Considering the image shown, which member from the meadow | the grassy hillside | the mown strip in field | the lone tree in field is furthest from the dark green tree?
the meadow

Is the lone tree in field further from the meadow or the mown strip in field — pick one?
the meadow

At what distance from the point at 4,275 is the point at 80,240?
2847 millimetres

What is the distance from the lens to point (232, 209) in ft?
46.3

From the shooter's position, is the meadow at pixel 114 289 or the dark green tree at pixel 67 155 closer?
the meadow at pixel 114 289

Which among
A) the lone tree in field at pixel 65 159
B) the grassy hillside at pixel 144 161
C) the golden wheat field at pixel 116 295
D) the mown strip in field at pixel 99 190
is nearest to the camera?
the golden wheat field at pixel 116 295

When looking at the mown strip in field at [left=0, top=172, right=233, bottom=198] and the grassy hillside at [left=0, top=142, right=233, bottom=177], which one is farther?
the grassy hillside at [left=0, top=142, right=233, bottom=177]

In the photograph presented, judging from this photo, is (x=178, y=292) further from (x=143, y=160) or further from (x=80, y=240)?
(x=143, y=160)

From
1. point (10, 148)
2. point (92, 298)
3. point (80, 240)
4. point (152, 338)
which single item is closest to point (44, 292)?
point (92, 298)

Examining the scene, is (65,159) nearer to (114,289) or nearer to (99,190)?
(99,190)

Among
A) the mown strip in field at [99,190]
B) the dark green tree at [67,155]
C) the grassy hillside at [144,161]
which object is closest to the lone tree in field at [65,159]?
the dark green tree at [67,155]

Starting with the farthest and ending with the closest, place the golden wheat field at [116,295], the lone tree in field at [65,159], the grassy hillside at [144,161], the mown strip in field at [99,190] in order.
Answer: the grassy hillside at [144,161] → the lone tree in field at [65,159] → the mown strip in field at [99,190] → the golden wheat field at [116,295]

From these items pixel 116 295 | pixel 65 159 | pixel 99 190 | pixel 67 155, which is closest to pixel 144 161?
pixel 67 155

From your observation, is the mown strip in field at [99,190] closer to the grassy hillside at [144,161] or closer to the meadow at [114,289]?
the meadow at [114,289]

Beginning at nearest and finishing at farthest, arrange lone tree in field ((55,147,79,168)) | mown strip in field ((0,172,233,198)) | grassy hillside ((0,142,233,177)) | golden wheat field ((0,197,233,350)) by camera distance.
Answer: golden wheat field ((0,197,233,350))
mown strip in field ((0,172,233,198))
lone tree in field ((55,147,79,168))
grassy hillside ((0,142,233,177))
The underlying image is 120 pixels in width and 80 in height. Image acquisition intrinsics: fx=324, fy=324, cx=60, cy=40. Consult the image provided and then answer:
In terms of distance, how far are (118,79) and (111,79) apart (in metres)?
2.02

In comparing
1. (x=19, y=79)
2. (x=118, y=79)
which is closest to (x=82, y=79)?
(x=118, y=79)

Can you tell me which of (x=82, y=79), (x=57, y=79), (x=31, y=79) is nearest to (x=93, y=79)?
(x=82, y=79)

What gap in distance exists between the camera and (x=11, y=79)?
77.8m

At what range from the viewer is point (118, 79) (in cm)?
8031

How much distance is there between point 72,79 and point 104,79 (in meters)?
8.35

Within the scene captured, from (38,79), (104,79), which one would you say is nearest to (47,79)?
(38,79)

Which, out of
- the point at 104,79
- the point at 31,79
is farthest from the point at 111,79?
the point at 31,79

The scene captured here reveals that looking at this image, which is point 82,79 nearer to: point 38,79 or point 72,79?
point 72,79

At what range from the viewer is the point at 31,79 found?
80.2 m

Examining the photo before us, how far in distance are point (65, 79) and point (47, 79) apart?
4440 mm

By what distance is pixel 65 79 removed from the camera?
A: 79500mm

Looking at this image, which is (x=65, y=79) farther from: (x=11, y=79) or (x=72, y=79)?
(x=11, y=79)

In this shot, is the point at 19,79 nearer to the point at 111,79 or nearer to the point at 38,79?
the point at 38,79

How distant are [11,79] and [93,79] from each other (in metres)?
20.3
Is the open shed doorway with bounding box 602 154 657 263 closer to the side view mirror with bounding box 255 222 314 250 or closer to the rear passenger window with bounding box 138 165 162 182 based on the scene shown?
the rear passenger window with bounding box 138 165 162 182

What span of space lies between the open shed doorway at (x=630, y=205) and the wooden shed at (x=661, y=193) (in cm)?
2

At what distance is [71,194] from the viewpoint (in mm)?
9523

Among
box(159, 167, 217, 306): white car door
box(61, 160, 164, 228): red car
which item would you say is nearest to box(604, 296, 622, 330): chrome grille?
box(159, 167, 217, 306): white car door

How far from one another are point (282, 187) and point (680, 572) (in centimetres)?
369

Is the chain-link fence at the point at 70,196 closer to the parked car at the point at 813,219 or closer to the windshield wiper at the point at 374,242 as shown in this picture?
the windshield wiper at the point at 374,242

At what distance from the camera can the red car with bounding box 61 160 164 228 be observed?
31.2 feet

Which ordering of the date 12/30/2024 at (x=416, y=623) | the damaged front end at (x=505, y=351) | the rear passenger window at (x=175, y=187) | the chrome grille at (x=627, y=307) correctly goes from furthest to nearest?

----

**SCHRIFTLICHE AUFGABE**
Bitte schreiben Sie sämtliche Zeilen der obigen Datensätze wortgetreu und vollständig ab.

**ERLEDIGTE AUFGABE**
Considering the image shown, which member from the meadow | the grassy hillside | the mown strip in field | the lone tree in field is furthest from the dark green tree?
the meadow

Is the lone tree in field further from the meadow or the mown strip in field — pick one?
the meadow

At what distance from the point at 4,275 is the point at 80,240?
2847 millimetres

What is the distance from the lens to point (232, 209) in ft?
46.3

From the shooter's position, is the meadow at pixel 114 289 or the dark green tree at pixel 67 155 closer?
the meadow at pixel 114 289

Which among
A) the lone tree in field at pixel 65 159
B) the grassy hillside at pixel 144 161
C) the golden wheat field at pixel 116 295
D) the mown strip in field at pixel 99 190
is nearest to the camera?
the golden wheat field at pixel 116 295

When looking at the mown strip in field at [left=0, top=172, right=233, bottom=198] and the grassy hillside at [left=0, top=142, right=233, bottom=177], which one is farther?
the grassy hillside at [left=0, top=142, right=233, bottom=177]

In the photograph presented, judging from this photo, is (x=178, y=292) further from (x=143, y=160) or further from (x=80, y=240)?
(x=143, y=160)

From
1. point (10, 148)
2. point (92, 298)
3. point (80, 240)
4. point (152, 338)
which single item is closest to point (44, 292)?
point (92, 298)

Examining the scene, is (65,159) nearer to (114,289) or nearer to (99,190)?
(99,190)

Among
A) the mown strip in field at [99,190]
B) the dark green tree at [67,155]
C) the grassy hillside at [144,161]
which object is closest to the lone tree in field at [65,159]?
the dark green tree at [67,155]

Starting with the farthest and ending with the closest, place the golden wheat field at [116,295], the lone tree in field at [65,159], the grassy hillside at [144,161], the mown strip in field at [99,190] in order.
Answer: the grassy hillside at [144,161] → the lone tree in field at [65,159] → the mown strip in field at [99,190] → the golden wheat field at [116,295]

From these items pixel 116 295 | pixel 65 159 | pixel 99 190 | pixel 67 155, which is closest to pixel 144 161?
pixel 67 155

From your observation, is the mown strip in field at [99,190] closer to the grassy hillside at [144,161] or closer to the meadow at [114,289]?
the meadow at [114,289]

Beginning at nearest and finishing at farthest, arrange lone tree in field ((55,147,79,168)) | mown strip in field ((0,172,233,198)) | grassy hillside ((0,142,233,177)) | golden wheat field ((0,197,233,350)) by camera distance.
Answer: golden wheat field ((0,197,233,350))
mown strip in field ((0,172,233,198))
lone tree in field ((55,147,79,168))
grassy hillside ((0,142,233,177))
The underlying image is 120 pixels in width and 80 in height. Image acquisition intrinsics: fx=324, fy=324, cx=60, cy=40. Consult the image provided and then answer:
In terms of distance, how far are (118,79) and (111,79) apart (in metres)?
2.02

In comparing
1. (x=19, y=79)
2. (x=118, y=79)
which is closest to (x=82, y=79)?
(x=118, y=79)

Can you tell me which of (x=82, y=79), (x=57, y=79), (x=31, y=79) is nearest to (x=93, y=79)?
(x=82, y=79)

What gap in distance exists between the camera and (x=11, y=79)?
77.8m

At what range from the viewer is point (118, 79) (in cm)?
8031

How much distance is there between point 72,79 and point 104,79 (in meters)?
8.35

Within the scene captured, from (38,79), (104,79), which one would you say is nearest to (47,79)?
(38,79)

Which, out of
- the point at 104,79
- the point at 31,79
is farthest from the point at 111,79?
the point at 31,79

The scene captured here reveals that looking at this image, which is point 82,79 nearer to: point 38,79 or point 72,79?
point 72,79

At what range from the viewer is the point at 31,79 found?
80.2 m

Examining the photo before us, how far in distance are point (65, 79) and point (47, 79) apart?
4440 mm

By what distance is pixel 65 79 removed from the camera?
A: 79500mm

Looking at this image, which is (x=65, y=79) farther from: (x=11, y=79) or (x=72, y=79)?
(x=11, y=79)

In this shot, is the point at 19,79 nearer to the point at 111,79 or nearer to the point at 38,79?
the point at 38,79

How distant are [11,79] and [93,79] from each other (in metres)?
20.3
Is the open shed doorway with bounding box 602 154 657 263 closer to the side view mirror with bounding box 255 222 314 250 or closer to the rear passenger window with bounding box 138 165 162 182 based on the scene shown?
the rear passenger window with bounding box 138 165 162 182

What span of space lies between the open shed doorway at (x=630, y=205) and the wooden shed at (x=661, y=193) (in cm)?
2

At what distance is [71,194] from the viewpoint (in mm)?
9523

Among
box(159, 167, 217, 306): white car door
box(61, 160, 164, 228): red car
which item would you say is nearest to box(604, 296, 622, 330): chrome grille?
box(159, 167, 217, 306): white car door

How far from one another are point (282, 187) and point (680, 572) (in centimetres)?
369

Is the chain-link fence at the point at 70,196 closer to the parked car at the point at 813,219 or closer to the windshield wiper at the point at 374,242 as shown in this picture?
the windshield wiper at the point at 374,242

At what distance from the camera can the red car with bounding box 61 160 164 228 be observed?
31.2 feet

Which ordering of the date 12/30/2024 at (x=416, y=623) | the damaged front end at (x=505, y=351) | the rear passenger window at (x=175, y=187) | the chrome grille at (x=627, y=307) correctly goes from furthest to nearest?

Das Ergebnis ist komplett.